文書の抜粋 =
------------------------------------
お預かりしますとスポークの状態を調べるます。グラフにしますと分かりやすいのでお客様にはこんな状態ですと連絡できますので組替えなどのプランを説明するのに役立ちます。

前輪 ハイテンションで組まれています 
後輪 グラフになっていないとところは緩すぎてグラフにできないということです

お預かりホイールの前輪は2クロス組、後輪は左右3クロス組で組まれています。一般には24穴の場合3クロス組で組むことはありません。理由はスポークがオーバーラップするからです。

オーバーラップとはこんな状態です 24穴で3クロス組しますとこのようになります まあ、好みです

ハブフランジのところでスポークが重なることを意味します。スポークがゆがむと折れの原因になったり、スポークを取り換えるときにも容易に取り換えることは出来ません。メンテナンス性が悪くなります。しかしこれも好みなのでこれがいい人にはこれが良いと思います。手組ホイールファンでは24穴3クロス組は行いません。

グラフにしましたスポークテンションには驚きました。前輪は超ハイテンション、後輪はゆるゆるのテンションで組まれています。お客様には申し訳ないですがとてもひどい組み方をするショップさんでした。長年の付き合いがあってもよく考えておかなくてはいけません。
------------------------------------
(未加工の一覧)
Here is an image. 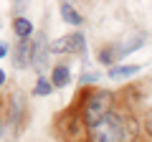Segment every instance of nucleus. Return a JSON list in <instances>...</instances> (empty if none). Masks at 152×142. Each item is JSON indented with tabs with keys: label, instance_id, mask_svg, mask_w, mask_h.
<instances>
[{
	"label": "nucleus",
	"instance_id": "f257e3e1",
	"mask_svg": "<svg viewBox=\"0 0 152 142\" xmlns=\"http://www.w3.org/2000/svg\"><path fill=\"white\" fill-rule=\"evenodd\" d=\"M112 107H114V97L112 91H107V89H96V91H91L86 97V102H84L81 107V114H84V122H86V127L91 130V127H96L99 122L104 119V117L112 114Z\"/></svg>",
	"mask_w": 152,
	"mask_h": 142
},
{
	"label": "nucleus",
	"instance_id": "f03ea898",
	"mask_svg": "<svg viewBox=\"0 0 152 142\" xmlns=\"http://www.w3.org/2000/svg\"><path fill=\"white\" fill-rule=\"evenodd\" d=\"M124 135H127V117H122L119 112H112L96 127L89 130V142H124Z\"/></svg>",
	"mask_w": 152,
	"mask_h": 142
},
{
	"label": "nucleus",
	"instance_id": "7ed1b4c3",
	"mask_svg": "<svg viewBox=\"0 0 152 142\" xmlns=\"http://www.w3.org/2000/svg\"><path fill=\"white\" fill-rule=\"evenodd\" d=\"M61 135L66 137V142H84V137L89 135L84 114H66L61 122Z\"/></svg>",
	"mask_w": 152,
	"mask_h": 142
},
{
	"label": "nucleus",
	"instance_id": "20e7f679",
	"mask_svg": "<svg viewBox=\"0 0 152 142\" xmlns=\"http://www.w3.org/2000/svg\"><path fill=\"white\" fill-rule=\"evenodd\" d=\"M84 43H86L84 33L74 31V33H66V36H61V38L51 41V53H81Z\"/></svg>",
	"mask_w": 152,
	"mask_h": 142
},
{
	"label": "nucleus",
	"instance_id": "39448f33",
	"mask_svg": "<svg viewBox=\"0 0 152 142\" xmlns=\"http://www.w3.org/2000/svg\"><path fill=\"white\" fill-rule=\"evenodd\" d=\"M48 56H51V43L46 41L43 33H41V38H36V43H31V66L41 71L48 64Z\"/></svg>",
	"mask_w": 152,
	"mask_h": 142
},
{
	"label": "nucleus",
	"instance_id": "423d86ee",
	"mask_svg": "<svg viewBox=\"0 0 152 142\" xmlns=\"http://www.w3.org/2000/svg\"><path fill=\"white\" fill-rule=\"evenodd\" d=\"M142 64H124V66H112L109 69V79H114V81H119V79H129L134 76V74H140Z\"/></svg>",
	"mask_w": 152,
	"mask_h": 142
},
{
	"label": "nucleus",
	"instance_id": "0eeeda50",
	"mask_svg": "<svg viewBox=\"0 0 152 142\" xmlns=\"http://www.w3.org/2000/svg\"><path fill=\"white\" fill-rule=\"evenodd\" d=\"M69 81H71V69H69V66H66V64L53 66V71H51V84L58 89V86H66Z\"/></svg>",
	"mask_w": 152,
	"mask_h": 142
},
{
	"label": "nucleus",
	"instance_id": "6e6552de",
	"mask_svg": "<svg viewBox=\"0 0 152 142\" xmlns=\"http://www.w3.org/2000/svg\"><path fill=\"white\" fill-rule=\"evenodd\" d=\"M13 31H15V36L20 41H28V36L33 33V23L28 20V18H15V20H13Z\"/></svg>",
	"mask_w": 152,
	"mask_h": 142
},
{
	"label": "nucleus",
	"instance_id": "1a4fd4ad",
	"mask_svg": "<svg viewBox=\"0 0 152 142\" xmlns=\"http://www.w3.org/2000/svg\"><path fill=\"white\" fill-rule=\"evenodd\" d=\"M15 64H18V69H28V64H31V43H28V41H20V43H18Z\"/></svg>",
	"mask_w": 152,
	"mask_h": 142
},
{
	"label": "nucleus",
	"instance_id": "9d476101",
	"mask_svg": "<svg viewBox=\"0 0 152 142\" xmlns=\"http://www.w3.org/2000/svg\"><path fill=\"white\" fill-rule=\"evenodd\" d=\"M142 43H145V36H134V38H129L127 43L117 46V56H119V59H124V56H129L132 51H137Z\"/></svg>",
	"mask_w": 152,
	"mask_h": 142
},
{
	"label": "nucleus",
	"instance_id": "9b49d317",
	"mask_svg": "<svg viewBox=\"0 0 152 142\" xmlns=\"http://www.w3.org/2000/svg\"><path fill=\"white\" fill-rule=\"evenodd\" d=\"M61 18H64L66 23H71V26H81V15L74 10V3H61Z\"/></svg>",
	"mask_w": 152,
	"mask_h": 142
},
{
	"label": "nucleus",
	"instance_id": "f8f14e48",
	"mask_svg": "<svg viewBox=\"0 0 152 142\" xmlns=\"http://www.w3.org/2000/svg\"><path fill=\"white\" fill-rule=\"evenodd\" d=\"M96 59H99V64H104V66H114V61L119 59V56H117V48H114V46H104V48H99Z\"/></svg>",
	"mask_w": 152,
	"mask_h": 142
},
{
	"label": "nucleus",
	"instance_id": "ddd939ff",
	"mask_svg": "<svg viewBox=\"0 0 152 142\" xmlns=\"http://www.w3.org/2000/svg\"><path fill=\"white\" fill-rule=\"evenodd\" d=\"M53 84H51V79H46V76H38V81H36V86H33V94L36 97H48L51 91H53Z\"/></svg>",
	"mask_w": 152,
	"mask_h": 142
},
{
	"label": "nucleus",
	"instance_id": "4468645a",
	"mask_svg": "<svg viewBox=\"0 0 152 142\" xmlns=\"http://www.w3.org/2000/svg\"><path fill=\"white\" fill-rule=\"evenodd\" d=\"M142 130H145V135L152 140V107H147L145 114H142Z\"/></svg>",
	"mask_w": 152,
	"mask_h": 142
},
{
	"label": "nucleus",
	"instance_id": "2eb2a0df",
	"mask_svg": "<svg viewBox=\"0 0 152 142\" xmlns=\"http://www.w3.org/2000/svg\"><path fill=\"white\" fill-rule=\"evenodd\" d=\"M137 132H140V127H137V122L132 119V117H127V135H124V142H134Z\"/></svg>",
	"mask_w": 152,
	"mask_h": 142
},
{
	"label": "nucleus",
	"instance_id": "dca6fc26",
	"mask_svg": "<svg viewBox=\"0 0 152 142\" xmlns=\"http://www.w3.org/2000/svg\"><path fill=\"white\" fill-rule=\"evenodd\" d=\"M96 79H99L96 74H84V76L79 79V81H81V84H94V81H96Z\"/></svg>",
	"mask_w": 152,
	"mask_h": 142
},
{
	"label": "nucleus",
	"instance_id": "f3484780",
	"mask_svg": "<svg viewBox=\"0 0 152 142\" xmlns=\"http://www.w3.org/2000/svg\"><path fill=\"white\" fill-rule=\"evenodd\" d=\"M8 53H10V48H8V43H0V59H5Z\"/></svg>",
	"mask_w": 152,
	"mask_h": 142
},
{
	"label": "nucleus",
	"instance_id": "a211bd4d",
	"mask_svg": "<svg viewBox=\"0 0 152 142\" xmlns=\"http://www.w3.org/2000/svg\"><path fill=\"white\" fill-rule=\"evenodd\" d=\"M3 84H5V71L0 69V86H3Z\"/></svg>",
	"mask_w": 152,
	"mask_h": 142
}]
</instances>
------------------------------------
作業指示 = ホイールのスポークについての文章によると、24穴の場合に一般に3クロス組で組まない理由は何か。

正解 = スポークがオーバーラップするからだ。